The dew point temperature provides insight into the amount of moisture in the air. The higher the dew point temperature, the higher the moisture content for air at a given temperature.
When the dew point temperature and actual air temperature are equal, the air is said to be saturated. Hence, dew point temperature is always less than the air temperature.
On the other hand, the wet bulb temperature, is defined as the temperature of air cooled to saturation by the evaporation of water into it. In other words, it is the lowest temperature that can be achieved through evaporative cooling of a surface.
At 100% relative humidity, the wet-bulb temperature is equal to the air temperature. However, at lower humidity, the wet-bulb temperature is lower than the air temperature due to evaporative cooling.
Hence, the bigger the difference between the temperature of the air and the wet-bulb temperature, the relatively drier the air must be.
The wet bulb temperature is measured using a wet bulb thermometer, whose bulb is covered with a cotton wick. The wick is moistened with water, and the thermometer is exposed to the air.
As the water evaporates from the wick and diffuses to the surrounding air, the water in the wick cools. The wet bulb temperature is the temperature that the thermometer reaches when it can no longer cool down due to the saturation of the wick.
A diagram of a steady state apparatus used to measure dry bulb temperature is shown below.
It is important to note that the value of the wet bulb temperature that is normally measured is affected by factors such as the airflow velocity and heat transfer rate, not simply on thermodynamic equilibrium properties.
Calculating Dew Point from Wet Bulb Temperature
Directly measuring the dew-point temperature can be challenging. Therefore, it is more common to measure the wet-bulb temperature first, and then use it to determine the dew-point temperature. This process can be done using a psychrometric chart
A psychrometric chart is a plot of humidity ratio as a function of dry-bulb (air) temperature, including parameters such as relative humidity, wet-bulb temperature, and enthalpy per mass of dry air. A sample psychrometric chart at 1 atm is shown in the diagram below:
Note that for a given dry bulb temperature, total pressure, and humidity ratio, the relative humidity and wet bulb temperature are fixed. Hence, lines of constant relative humidity and wet bulb temperature can be drawn on the chart.

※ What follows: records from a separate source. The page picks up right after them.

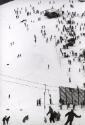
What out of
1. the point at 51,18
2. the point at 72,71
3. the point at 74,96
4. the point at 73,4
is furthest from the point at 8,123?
the point at 73,4

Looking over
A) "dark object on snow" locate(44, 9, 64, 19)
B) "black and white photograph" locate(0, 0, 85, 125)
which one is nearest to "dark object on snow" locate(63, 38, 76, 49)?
"black and white photograph" locate(0, 0, 85, 125)

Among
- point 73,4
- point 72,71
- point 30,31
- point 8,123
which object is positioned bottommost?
point 8,123

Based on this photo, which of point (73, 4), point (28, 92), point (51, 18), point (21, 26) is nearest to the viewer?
point (28, 92)

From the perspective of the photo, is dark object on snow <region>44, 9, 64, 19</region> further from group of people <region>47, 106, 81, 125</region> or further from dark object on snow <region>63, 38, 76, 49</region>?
group of people <region>47, 106, 81, 125</region>

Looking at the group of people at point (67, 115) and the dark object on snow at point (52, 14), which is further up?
the dark object on snow at point (52, 14)

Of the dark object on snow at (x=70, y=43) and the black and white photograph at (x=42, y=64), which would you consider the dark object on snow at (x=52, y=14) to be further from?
the dark object on snow at (x=70, y=43)

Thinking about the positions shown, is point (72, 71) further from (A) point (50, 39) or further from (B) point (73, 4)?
(B) point (73, 4)

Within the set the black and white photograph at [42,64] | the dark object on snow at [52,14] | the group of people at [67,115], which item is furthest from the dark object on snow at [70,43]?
the group of people at [67,115]

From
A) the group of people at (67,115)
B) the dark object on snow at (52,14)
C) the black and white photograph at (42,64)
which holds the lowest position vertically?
the group of people at (67,115)
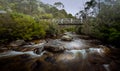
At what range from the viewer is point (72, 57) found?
1126 cm

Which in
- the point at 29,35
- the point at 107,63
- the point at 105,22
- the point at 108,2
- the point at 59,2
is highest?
the point at 59,2

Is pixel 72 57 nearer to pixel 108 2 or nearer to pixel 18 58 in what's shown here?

Given a wet bulb temperature value and another parameter, say humidity ratio, the dew point temperature can be obtained by drawing a horizontal straight line from the intersection point of the given parameters until it intersects with the curved line representing the saturation point.
The saturation line represents the maximum amount of water vapor that the air can hold at a given temperature. The intersection point between the straight line and the saturation line represents the dew point temperature, which can be read on the horizontal axis of the chart.
This process is illustrated in the diagram below.
Importance of Dew Point and Wet Bulb Temperature
Dew point and wet bulb temperatures are key parameters in determining the properties and behavior of moist air, which is a common component of many industrial and environmental processes. Hence, understanding these parameters is important in the design and operation of systems that involve gas-vapor mixtures.
For example, it can help to prevent condensation and subsequent damage to equipment, structures, or products that are sensitive to moisture. In HVAC systems, knowing the dew point temperature is critical in order to prevent moisture buildup in air ducts and on cooling coils.
Furthermore, they can be used to calculate the relative humidity of the air. Relative humidity is a key factor in many industrial and environmental processes, such as drying and storage of food products, production of paper, and control of mold growth in buildings.